Visual Arts Review: The Legacy Museum — An American Inheritance

By Kathleen Stone

The Legacy Museum draws on a passionate and visceral mix of architecture, graphics, text, art, music, video, and spoken word to prove that — ever since the time of slavery — white views on race have distorted the presumed fairness of our legal system.

“Doubt” by Titus Kaphar. Photo: Equal Justice Initiative/Human Pictures.

The story starts on the outside of the building. Photographs, large and color saturated, cover The Legacy Museum: From Enslavement to Mass Incarceration’s façade. In one corner is a group of enslaved persons; opposite is a lineup of young black men wearing orange jumpsuits. Between these images are pictures of  a slave auction, a public lynching, a fire hose spewing water at a black body. Also a woman’s hands, resting gently on a man’s shoulder. The color photos express the narrative at the museum’s core: the end of slavery gave way to prison labor, lynchings, and segregation. Which led to the misery of today’s mass incarceration.

Inside the museum the story is taken up again, beginning with a lesson about the slave trade as it existed in the 1800s. In a dim room, set against black walls, small red lights pulse against a map of the United States; the lights mark the routes along which persons were trafficked after 1808. That year an international ban on transatlantic trafficking was enacted and traders – theoretically banned from new imports of enslaved human beings – moved those already in the country from the mid-Atlantic into the deep South. The dots blink most ferociously around Montgomery, Alabama — it was the epicenter of the domestic slave trade. Also, by 1860, home to the fledgling Confederacy.

It is no coincidence that the Legacy Museum was built in Montgomery and in a building that once warehoused human beings. The museum and its companion, the National Memorial for Peace and Justice (often referred to as the “lynching memorial”), are the work of the Equal Justice Initiative, a legal services organization led by attorney Bryan Stevenson. When he began the EJI, Stevenson’s primary mission was to represent inmates on death row. Alabama not only has the death penalty but the state boasts the highest rate of execution per capita in the country. In the 30 years since its founding, EJI has expanded its portfolio of cases, but the museum and the memorial, both opened in 2018,  quickly catapulted EJI into the national conversation about criminal justice.

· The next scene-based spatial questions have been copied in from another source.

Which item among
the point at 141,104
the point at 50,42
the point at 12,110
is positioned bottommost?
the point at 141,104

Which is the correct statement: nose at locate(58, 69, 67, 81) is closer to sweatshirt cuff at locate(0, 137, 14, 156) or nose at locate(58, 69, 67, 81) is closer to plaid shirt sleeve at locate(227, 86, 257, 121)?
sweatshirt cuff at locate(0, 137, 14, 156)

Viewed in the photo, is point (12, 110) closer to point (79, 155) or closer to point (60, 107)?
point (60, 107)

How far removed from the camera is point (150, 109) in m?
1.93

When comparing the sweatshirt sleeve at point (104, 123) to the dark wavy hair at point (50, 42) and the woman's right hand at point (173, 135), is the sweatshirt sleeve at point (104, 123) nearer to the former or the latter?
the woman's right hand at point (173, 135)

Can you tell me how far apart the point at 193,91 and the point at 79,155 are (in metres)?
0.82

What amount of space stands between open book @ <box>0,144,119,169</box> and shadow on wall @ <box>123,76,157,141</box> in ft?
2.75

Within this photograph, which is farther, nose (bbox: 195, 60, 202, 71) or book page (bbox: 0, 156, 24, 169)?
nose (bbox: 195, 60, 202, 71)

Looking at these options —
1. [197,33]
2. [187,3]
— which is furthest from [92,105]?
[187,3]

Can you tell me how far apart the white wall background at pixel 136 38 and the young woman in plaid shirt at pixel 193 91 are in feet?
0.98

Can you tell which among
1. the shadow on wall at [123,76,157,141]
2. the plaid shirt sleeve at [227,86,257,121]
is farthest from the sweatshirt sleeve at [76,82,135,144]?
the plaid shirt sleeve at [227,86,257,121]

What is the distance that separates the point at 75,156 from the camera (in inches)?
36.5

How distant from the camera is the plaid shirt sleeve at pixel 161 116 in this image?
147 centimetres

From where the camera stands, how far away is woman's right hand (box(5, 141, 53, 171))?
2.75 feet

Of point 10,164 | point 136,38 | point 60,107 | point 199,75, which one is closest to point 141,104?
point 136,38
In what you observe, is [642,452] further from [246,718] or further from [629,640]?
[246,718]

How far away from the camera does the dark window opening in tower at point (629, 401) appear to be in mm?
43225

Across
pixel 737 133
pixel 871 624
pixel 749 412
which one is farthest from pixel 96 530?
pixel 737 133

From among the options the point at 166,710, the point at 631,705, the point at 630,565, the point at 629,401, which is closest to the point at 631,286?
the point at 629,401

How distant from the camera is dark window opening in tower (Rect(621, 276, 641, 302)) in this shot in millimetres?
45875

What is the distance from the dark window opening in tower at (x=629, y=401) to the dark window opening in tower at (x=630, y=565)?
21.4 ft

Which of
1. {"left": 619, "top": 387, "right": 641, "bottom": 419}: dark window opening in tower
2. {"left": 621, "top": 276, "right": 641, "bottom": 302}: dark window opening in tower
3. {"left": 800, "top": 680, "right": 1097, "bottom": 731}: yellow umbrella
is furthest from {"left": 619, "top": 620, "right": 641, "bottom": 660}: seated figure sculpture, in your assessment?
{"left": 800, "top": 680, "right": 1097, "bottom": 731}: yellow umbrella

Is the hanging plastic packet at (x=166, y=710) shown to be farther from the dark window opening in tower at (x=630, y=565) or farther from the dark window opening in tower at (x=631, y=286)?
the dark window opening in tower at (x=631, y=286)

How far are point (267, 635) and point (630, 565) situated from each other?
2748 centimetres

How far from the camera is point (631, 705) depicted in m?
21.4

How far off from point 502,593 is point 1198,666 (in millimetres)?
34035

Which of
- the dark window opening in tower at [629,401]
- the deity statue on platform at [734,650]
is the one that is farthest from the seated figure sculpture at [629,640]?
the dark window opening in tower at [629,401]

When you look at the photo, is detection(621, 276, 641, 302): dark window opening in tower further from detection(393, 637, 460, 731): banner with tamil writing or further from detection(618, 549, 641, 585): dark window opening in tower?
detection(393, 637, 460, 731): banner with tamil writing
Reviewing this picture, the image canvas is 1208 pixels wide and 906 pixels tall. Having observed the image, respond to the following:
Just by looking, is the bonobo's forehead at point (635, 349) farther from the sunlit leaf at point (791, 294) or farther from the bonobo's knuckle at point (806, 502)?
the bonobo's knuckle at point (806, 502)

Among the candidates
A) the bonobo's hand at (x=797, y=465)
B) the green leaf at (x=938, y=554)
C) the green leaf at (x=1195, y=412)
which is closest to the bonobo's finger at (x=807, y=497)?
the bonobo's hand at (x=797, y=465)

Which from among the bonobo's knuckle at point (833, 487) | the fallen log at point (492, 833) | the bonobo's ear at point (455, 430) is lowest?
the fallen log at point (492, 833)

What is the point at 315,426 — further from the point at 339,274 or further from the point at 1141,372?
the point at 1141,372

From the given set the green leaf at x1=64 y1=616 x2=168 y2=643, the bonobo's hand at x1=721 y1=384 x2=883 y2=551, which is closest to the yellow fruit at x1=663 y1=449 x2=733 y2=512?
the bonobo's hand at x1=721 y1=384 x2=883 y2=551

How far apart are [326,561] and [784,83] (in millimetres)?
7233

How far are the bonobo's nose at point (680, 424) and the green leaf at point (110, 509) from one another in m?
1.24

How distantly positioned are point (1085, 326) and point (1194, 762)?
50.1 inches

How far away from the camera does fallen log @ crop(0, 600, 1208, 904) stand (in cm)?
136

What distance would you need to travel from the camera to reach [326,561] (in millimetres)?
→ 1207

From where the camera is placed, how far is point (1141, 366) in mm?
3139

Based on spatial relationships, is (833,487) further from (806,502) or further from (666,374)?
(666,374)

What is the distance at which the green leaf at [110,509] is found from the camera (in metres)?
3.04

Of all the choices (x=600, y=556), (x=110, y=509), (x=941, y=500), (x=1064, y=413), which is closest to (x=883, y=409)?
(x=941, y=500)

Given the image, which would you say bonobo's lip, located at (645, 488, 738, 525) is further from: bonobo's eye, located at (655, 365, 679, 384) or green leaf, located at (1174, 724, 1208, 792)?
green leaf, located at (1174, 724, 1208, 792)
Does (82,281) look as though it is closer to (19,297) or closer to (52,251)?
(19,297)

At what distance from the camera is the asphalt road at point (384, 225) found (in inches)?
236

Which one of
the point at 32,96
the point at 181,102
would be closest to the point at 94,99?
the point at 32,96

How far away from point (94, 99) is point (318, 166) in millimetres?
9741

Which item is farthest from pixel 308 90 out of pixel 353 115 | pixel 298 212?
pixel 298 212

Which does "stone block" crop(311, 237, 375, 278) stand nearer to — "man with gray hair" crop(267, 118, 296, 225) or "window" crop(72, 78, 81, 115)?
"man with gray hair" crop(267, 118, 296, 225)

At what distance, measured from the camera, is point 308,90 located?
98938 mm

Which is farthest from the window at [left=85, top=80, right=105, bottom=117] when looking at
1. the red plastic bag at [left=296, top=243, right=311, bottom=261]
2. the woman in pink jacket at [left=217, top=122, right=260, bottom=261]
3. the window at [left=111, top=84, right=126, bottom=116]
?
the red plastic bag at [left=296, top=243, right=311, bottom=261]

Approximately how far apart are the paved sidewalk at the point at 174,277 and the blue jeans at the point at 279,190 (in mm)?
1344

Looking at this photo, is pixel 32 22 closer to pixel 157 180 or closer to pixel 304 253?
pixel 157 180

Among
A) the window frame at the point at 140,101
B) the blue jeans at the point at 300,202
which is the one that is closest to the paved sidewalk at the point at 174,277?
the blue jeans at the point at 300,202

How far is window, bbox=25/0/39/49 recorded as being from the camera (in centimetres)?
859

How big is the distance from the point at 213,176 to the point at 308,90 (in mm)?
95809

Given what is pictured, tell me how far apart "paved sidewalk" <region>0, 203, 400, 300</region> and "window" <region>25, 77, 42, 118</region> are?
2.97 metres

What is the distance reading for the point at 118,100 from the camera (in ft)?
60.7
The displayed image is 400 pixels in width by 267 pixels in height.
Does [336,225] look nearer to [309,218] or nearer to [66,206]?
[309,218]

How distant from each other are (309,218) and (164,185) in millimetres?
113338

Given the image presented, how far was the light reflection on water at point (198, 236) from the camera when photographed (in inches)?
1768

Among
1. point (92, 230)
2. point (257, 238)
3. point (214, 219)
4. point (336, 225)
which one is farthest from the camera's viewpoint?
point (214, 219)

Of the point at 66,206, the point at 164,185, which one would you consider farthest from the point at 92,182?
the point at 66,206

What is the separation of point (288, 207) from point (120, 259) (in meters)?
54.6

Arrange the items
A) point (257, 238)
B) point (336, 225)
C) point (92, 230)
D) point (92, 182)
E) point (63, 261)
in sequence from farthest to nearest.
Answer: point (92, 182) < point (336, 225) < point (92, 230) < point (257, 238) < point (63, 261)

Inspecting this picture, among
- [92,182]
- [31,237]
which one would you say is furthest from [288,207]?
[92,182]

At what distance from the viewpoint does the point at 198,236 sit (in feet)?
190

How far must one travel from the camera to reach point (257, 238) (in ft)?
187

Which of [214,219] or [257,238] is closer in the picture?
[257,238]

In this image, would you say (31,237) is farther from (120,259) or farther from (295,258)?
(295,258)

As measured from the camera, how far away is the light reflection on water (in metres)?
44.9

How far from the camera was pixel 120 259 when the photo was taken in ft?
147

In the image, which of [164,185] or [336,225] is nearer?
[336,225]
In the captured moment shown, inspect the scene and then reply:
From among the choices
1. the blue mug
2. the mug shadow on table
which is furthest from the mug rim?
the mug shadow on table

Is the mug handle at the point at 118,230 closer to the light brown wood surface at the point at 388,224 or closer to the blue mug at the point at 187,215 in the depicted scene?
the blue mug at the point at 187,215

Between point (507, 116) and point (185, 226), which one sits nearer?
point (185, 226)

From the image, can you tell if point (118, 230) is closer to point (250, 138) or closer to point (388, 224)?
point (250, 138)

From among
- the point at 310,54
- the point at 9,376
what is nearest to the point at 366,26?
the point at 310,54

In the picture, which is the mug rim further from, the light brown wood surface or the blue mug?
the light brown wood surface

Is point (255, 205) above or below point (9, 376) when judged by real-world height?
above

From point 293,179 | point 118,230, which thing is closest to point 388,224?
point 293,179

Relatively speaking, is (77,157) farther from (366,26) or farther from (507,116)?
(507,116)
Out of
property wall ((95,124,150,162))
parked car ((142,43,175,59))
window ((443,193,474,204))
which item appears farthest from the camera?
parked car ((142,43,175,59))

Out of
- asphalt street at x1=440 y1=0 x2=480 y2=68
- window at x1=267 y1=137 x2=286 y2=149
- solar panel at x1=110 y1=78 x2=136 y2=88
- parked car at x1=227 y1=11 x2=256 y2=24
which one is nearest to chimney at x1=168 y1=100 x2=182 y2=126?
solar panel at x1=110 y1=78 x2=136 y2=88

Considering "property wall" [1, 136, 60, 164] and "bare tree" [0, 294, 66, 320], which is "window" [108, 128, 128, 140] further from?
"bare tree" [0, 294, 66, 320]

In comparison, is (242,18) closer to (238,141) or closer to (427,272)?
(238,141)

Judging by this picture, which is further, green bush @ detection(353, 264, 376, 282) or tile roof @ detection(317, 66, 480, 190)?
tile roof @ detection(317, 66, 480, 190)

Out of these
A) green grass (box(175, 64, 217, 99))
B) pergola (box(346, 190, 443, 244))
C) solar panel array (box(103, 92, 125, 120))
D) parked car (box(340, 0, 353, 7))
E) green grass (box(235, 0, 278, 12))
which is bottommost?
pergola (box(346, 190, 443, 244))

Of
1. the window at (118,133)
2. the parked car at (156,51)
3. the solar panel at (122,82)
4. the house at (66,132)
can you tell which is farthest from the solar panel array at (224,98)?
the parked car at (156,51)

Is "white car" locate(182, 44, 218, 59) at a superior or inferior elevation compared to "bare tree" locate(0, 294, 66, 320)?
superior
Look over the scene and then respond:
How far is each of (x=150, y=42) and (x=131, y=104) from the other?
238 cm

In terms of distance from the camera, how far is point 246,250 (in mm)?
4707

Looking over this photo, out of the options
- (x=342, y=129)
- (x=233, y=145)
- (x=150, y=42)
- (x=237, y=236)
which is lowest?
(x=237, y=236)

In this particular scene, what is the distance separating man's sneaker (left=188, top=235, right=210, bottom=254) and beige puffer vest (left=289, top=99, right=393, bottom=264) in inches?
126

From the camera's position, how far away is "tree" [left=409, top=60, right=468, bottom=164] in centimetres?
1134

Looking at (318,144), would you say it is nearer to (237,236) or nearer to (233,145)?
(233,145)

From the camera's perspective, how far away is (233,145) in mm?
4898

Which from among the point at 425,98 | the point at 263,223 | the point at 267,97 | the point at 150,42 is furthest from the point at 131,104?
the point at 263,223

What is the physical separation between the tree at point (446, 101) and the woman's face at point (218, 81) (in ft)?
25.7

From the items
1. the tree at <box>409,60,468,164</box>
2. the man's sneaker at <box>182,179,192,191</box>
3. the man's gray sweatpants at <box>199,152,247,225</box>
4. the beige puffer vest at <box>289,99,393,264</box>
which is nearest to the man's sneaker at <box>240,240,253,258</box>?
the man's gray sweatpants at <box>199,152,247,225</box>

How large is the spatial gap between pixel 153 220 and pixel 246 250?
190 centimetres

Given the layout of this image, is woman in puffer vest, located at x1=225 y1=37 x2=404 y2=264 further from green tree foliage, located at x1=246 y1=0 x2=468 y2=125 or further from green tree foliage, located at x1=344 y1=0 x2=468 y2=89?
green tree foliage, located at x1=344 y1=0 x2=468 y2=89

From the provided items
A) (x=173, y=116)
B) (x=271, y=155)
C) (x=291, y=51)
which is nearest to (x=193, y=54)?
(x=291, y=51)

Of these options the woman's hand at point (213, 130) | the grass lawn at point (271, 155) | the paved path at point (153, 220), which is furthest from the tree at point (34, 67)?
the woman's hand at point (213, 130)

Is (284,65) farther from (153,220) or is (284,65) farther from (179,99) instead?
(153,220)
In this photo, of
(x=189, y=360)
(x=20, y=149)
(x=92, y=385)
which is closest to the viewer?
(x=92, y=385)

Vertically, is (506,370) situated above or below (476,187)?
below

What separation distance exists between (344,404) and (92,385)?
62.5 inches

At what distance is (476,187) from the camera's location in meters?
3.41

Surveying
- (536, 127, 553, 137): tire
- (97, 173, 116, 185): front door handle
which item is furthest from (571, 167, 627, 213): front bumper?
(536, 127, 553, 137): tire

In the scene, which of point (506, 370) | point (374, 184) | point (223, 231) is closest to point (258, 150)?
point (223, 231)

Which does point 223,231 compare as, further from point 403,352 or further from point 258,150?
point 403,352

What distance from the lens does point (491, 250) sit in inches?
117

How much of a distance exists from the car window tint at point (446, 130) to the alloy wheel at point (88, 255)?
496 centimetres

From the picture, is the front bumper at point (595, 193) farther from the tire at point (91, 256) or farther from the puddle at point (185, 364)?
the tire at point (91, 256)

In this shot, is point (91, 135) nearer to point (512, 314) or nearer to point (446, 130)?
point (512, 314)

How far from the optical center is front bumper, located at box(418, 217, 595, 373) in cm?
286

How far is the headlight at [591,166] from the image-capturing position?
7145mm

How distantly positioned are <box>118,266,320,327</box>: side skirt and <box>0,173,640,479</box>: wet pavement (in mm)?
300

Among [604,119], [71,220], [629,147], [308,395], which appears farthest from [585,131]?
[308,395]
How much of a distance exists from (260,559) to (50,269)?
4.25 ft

As with any well-prepared legal case, the museum draws on evidence to persuade. But, unlike courtroom proceedings, where rules of logic govern what evidence is admitted, it draws on a passionate and visceral mix of architecture, graphics, text, art, music, video, and spoken word to prove that — ever since the time of slavery — white views on race have distorted the presumed fairness of our legal system.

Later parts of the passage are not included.